(Stored data)
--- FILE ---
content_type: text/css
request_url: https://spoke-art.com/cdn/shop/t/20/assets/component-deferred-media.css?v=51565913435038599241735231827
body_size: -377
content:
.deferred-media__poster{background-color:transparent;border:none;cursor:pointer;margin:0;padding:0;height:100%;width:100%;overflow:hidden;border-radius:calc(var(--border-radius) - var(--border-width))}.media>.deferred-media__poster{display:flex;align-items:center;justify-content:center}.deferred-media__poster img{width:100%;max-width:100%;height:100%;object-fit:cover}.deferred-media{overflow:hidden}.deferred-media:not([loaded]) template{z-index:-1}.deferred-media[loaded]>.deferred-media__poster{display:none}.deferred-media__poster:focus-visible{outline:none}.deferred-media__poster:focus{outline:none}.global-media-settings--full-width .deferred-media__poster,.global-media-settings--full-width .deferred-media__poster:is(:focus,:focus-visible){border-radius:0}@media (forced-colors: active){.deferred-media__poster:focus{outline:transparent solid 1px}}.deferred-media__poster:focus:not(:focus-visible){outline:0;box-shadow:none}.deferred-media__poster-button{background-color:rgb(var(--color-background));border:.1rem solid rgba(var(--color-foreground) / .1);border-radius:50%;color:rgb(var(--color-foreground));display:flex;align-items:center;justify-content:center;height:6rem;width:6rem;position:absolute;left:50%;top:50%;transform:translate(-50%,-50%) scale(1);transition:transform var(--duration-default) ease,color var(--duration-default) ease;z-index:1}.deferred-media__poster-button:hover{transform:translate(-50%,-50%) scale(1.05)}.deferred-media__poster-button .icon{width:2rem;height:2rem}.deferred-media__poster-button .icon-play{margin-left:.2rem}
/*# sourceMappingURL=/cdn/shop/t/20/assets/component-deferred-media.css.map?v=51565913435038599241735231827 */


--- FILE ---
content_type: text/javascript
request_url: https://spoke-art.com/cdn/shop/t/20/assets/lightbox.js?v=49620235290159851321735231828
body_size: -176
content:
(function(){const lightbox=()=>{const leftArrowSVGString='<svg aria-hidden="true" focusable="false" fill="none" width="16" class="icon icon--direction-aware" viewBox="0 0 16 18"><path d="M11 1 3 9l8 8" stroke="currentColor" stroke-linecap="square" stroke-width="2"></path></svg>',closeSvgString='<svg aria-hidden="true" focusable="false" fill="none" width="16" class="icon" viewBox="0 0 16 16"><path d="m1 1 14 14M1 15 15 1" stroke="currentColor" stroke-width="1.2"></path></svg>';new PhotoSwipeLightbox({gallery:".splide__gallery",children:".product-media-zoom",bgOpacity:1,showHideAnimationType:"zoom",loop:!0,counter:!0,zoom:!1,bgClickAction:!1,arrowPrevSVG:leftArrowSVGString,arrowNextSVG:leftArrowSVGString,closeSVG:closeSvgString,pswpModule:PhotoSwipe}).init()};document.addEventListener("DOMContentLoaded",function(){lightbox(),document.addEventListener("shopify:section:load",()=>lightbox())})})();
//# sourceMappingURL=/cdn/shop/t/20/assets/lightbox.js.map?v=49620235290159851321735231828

PROBLEM TO SOLVE:
Copy every line of the records above exactly.

EXERCISE RESPONSE:
--- FILE ---
content_type: text/css
request_url: https://spoke-art.com/cdn/shop/t/20/assets/component-deferred-media.css?v=51565913435038599241735231827
body_size: -377
content:
.deferred-media__poster{background-color:transparent;border:none;cursor:pointer;margin:0;padding:0;height:100%;width:100%;overflow:hidden;border-radius:calc(var(--border-radius) - var(--border-width))}.media>.deferred-media__poster{display:flex;align-items:center;justify-content:center}.deferred-media__poster img{width:100%;max-width:100%;height:100%;object-fit:cover}.deferred-media{overflow:hidden}.deferred-media:not([loaded]) template{z-index:-1}.deferred-media[loaded]>.deferred-media__poster{display:none}.deferred-media__poster:focus-visible{outline:none}.deferred-media__poster:focus{outline:none}.global-media-settings--full-width .deferred-media__poster,.global-media-settings--full-width .deferred-media__poster:is(:focus,:focus-visible){border-radius:0}@media (forced-colors: active){.deferred-media__poster:focus{outline:transparent solid 1px}}.deferred-media__poster:focus:not(:focus-visible){outline:0;box-shadow:none}.deferred-media__poster-button{background-color:rgb(var(--color-background));border:.1rem solid rgba(var(--color-foreground) / .1);border-radius:50%;color:rgb(var(--color-foreground));display:flex;align-items:center;justify-content:center;height:6rem;width:6rem;position:absolute;left:50%;top:50%;transform:translate(-50%,-50%) scale(1);transition:transform var(--duration-default) ease,color var(--duration-default) ease;z-index:1}.deferred-media__poster-button:hover{transform:translate(-50%,-50%) scale(1.05)}.deferred-media__poster-button .icon{width:2rem;height:2rem}.deferred-media__poster-button .icon-play{margin-left:.2rem}
/*# sourceMappingURL=/cdn/shop/t/20/assets/component-deferred-media.css.map?v=51565913435038599241735231827 */


--- FILE ---
content_type: text/javascript
request_url: https://spoke-art.com/cdn/shop/t/20/assets/lightbox.js?v=49620235290159851321735231828
body_size: -176
content:
(function(){const lightbox=()=>{const leftArrowSVGString='<svg aria-hidden="true" focusable="false" fill="none" width="16" class="icon icon--direction-aware" viewBox="0 0 16 18"><path d="M11 1 3 9l8 8" stroke="currentColor" stroke-linecap="square" stroke-width="2"></path></svg>',closeSvgString='<svg aria-hidden="true" focusable="false" fill="none" width="16" class="icon" viewBox="0 0 16 16"><path d="m1 1 14 14M1 15 15 1" stroke="currentColor" stroke-width="1.2"></path></svg>';new PhotoSwipeLightbox({gallery:".splide__gallery",children:".product-media-zoom",bgOpacity:1,showHideAnimationType:"zoom",loop:!0,counter:!0,zoom:!1,bgClickAction:!1,arrowPrevSVG:leftArrowSVGString,arrowNextSVG:leftArrowSVGString,closeSVG:closeSvgString,pswpModule:PhotoSwipe}).init()};document.addEventListener("DOMContentLoaded",function(){lightbox(),document.addEventListener("shopify:section:load",()=>lightbox())})})();
//# sourceMappingURL=/cdn/shop/t/20/assets/lightbox.js.map?v=49620235290159851321735231828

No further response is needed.